Sa maison n'avait pas vraiment changé, vue de l'extérieur. Elle était simplement habitée par d'autres gens, des inconnus qui n'avaient pas du tout conscience que le débarras derrière leur habitation, dans la petite cour, était autrefois les toilettes de mon grand-père, auxquelles il n'avait jamais voulu faire installer l'eau courante, et dans lesquelles j'allais le dimanche, éclairé d'une lampe torche dont le halo caressait des reliques poussiéreuses et inquiétantes, fusils à plomb, vélos désossés, revues des années 60...
Il y avait de la lumière dans cette maison, et j'ai pu distinguer au travers des rideaux de la cuisine, une table à repasser dépliée. J'ai failli sonner, pour entrer, pour voir, mais pour découvrir quoi ? Un appartement comme un autre, sans plus aucune trace de l'incroyable fouillis de bibelots qui envahissait encore ma mémoire.
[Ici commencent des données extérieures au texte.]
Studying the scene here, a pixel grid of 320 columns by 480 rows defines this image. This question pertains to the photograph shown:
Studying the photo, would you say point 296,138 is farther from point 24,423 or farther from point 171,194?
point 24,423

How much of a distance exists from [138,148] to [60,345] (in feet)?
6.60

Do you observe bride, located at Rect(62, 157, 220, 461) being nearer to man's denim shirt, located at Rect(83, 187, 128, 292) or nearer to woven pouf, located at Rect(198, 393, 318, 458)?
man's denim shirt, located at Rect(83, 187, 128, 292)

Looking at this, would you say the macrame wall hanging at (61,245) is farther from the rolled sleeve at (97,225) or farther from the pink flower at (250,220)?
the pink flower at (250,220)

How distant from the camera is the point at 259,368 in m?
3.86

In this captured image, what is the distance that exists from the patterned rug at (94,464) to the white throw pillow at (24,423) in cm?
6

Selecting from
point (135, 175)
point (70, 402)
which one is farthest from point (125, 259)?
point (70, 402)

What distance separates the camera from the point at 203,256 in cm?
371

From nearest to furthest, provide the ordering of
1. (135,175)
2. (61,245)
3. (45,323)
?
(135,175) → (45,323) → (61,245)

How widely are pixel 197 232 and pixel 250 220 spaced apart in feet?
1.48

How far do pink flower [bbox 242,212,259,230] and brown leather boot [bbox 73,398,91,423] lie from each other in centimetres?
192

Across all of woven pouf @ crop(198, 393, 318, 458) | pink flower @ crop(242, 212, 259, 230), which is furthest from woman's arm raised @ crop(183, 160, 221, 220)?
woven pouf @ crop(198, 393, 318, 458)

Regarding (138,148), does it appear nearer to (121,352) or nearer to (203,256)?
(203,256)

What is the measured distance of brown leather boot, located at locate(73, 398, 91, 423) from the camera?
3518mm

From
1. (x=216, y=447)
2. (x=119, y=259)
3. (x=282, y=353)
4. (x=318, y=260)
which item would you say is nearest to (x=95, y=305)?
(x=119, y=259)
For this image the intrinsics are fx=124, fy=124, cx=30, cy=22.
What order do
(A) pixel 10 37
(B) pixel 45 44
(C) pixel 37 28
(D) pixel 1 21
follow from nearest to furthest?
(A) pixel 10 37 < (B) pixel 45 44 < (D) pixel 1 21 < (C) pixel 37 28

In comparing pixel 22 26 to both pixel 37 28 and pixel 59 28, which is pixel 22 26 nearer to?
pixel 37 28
Johnny Walker en plastique posée sur l'armoire de la chambre à l'étage, le sol recouvert de lino moisi par le temps, le plafond fissuré sous le poids du souvenir...
J'ai décidé de conserver toutes images au fond de moi, de ne pas les réactualiser, comme on écrase l'ancienne version d'un fichier, et je suis reparti.
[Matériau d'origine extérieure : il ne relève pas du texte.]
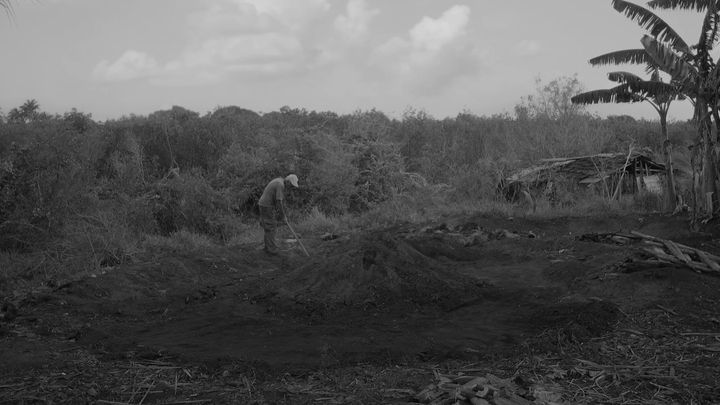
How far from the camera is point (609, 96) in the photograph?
1429 cm

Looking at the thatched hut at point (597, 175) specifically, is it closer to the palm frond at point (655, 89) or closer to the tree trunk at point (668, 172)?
the tree trunk at point (668, 172)

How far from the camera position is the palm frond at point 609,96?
46.2 feet

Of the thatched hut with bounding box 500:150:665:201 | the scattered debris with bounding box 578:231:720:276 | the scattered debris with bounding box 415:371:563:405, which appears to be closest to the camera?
the scattered debris with bounding box 415:371:563:405

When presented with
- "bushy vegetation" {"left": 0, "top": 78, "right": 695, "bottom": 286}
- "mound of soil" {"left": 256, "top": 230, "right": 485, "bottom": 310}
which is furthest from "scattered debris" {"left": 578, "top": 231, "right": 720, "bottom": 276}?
"bushy vegetation" {"left": 0, "top": 78, "right": 695, "bottom": 286}

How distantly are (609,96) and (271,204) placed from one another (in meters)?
7.67

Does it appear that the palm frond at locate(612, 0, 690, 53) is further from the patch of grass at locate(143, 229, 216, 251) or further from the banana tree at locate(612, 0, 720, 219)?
the patch of grass at locate(143, 229, 216, 251)

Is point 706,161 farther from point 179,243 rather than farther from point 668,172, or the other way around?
point 179,243

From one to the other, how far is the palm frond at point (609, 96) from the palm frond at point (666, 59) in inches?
90.6

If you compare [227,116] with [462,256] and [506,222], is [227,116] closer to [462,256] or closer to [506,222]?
[506,222]

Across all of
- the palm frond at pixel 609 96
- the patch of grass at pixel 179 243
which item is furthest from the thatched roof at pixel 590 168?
the patch of grass at pixel 179 243

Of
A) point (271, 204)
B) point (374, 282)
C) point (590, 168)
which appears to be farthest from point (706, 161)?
point (271, 204)

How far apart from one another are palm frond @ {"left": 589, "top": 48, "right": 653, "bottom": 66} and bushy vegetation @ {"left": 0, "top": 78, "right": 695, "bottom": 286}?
184 inches

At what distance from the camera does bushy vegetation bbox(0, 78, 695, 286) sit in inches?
494

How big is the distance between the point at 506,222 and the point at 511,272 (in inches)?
225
Sur le chemin du retour, je suis passé devant le marché couvert de Villeneuve. C'était ce trajet que mon grand-père effectuait tous les jours de marché, saluant les commerçants et achetant au boucher ses sempiternels pieds, groin et oreilles de cochon. Collée sur les vitres opaque du bâtiment, il y avait une affiche annonçant ma pièce et j'en étais presque choqué, parce que deux mondes venait d'entrer en collision, deux mondes que j'imaginais définitivement séparés l'un de l'autre. Ma vie aujourd'hui, et celle que j'avais vécu, enfant, dans cette ville du dimanche. La réalité me rappelait que ce petit enfant qui errait dans ces rues il y a 20 ans, c'était bien moi, la même personne, et que le temps, malgré les apparences, ne sera jamais l'espace.
De retour avec l'équipe de "Manitoba", l'ambiance était pour le moins inquiète. Il était évident que nous n'allions pas attirer beaucoup de monde ce soir, peut-être même personne. Mais au fond de moi, je pensais que ça n'avait aucune importance, parce que je savais que mon grand-père était là, pas loin, et que la salle ne serait pas vide, quoi qu'il arrive. C'est d'ailleurs ce que j'ai dit à mes compagnons de jeu. "Peu importe combien de personnes sont dans la salle tout à l'heure, parce que ce soir, on joue pour les morts." Jean-Marie, dans sa grande sagesse, a interprété ces mots de belle manière, en rapprochant ce que nous faisions de toute l'histoire contenue dans ces murs, de toutes les compagnies passées avant nous. Mais ça n'était pas ce que je voulais dire, et pendant la pièce, quelques minutes plus tard, j'ai pris un instant pour sortir de ma concentration, et imaginer, derrière un éblouissant projecteur fixé au balcon, la silhouette bienveillante de mon grand-père. De toutes les personnes réunies ici, mortes, froides, insensibles, il était le seul à rire aux jeux de mots du texte, aux touches d'humour noyées dans la désespérance du sujet. Quand la salle entière restait étonnament silencieuse et sans réaction, comme une armée de fantômes tristes nous observant gesticuler sans rien y comprendre, je pouvais l'entendre ricaner, comme je l'avais entendu le jour de son enterrement, un ricanement chaleureux et rassurant, par delà le temps, et par delà la mort.
De l'avis de tous, c'était notre meilleure représentation, malgré le peu de public, malgré l'accueil frigorifique, et moi, je suis le seul à savoir pourquoi.
C'est simplement parce qu'hier soir, et comme je l'avais demandé, ça n'est pas pour les zombies qu'on a joué, c'est pour les morts.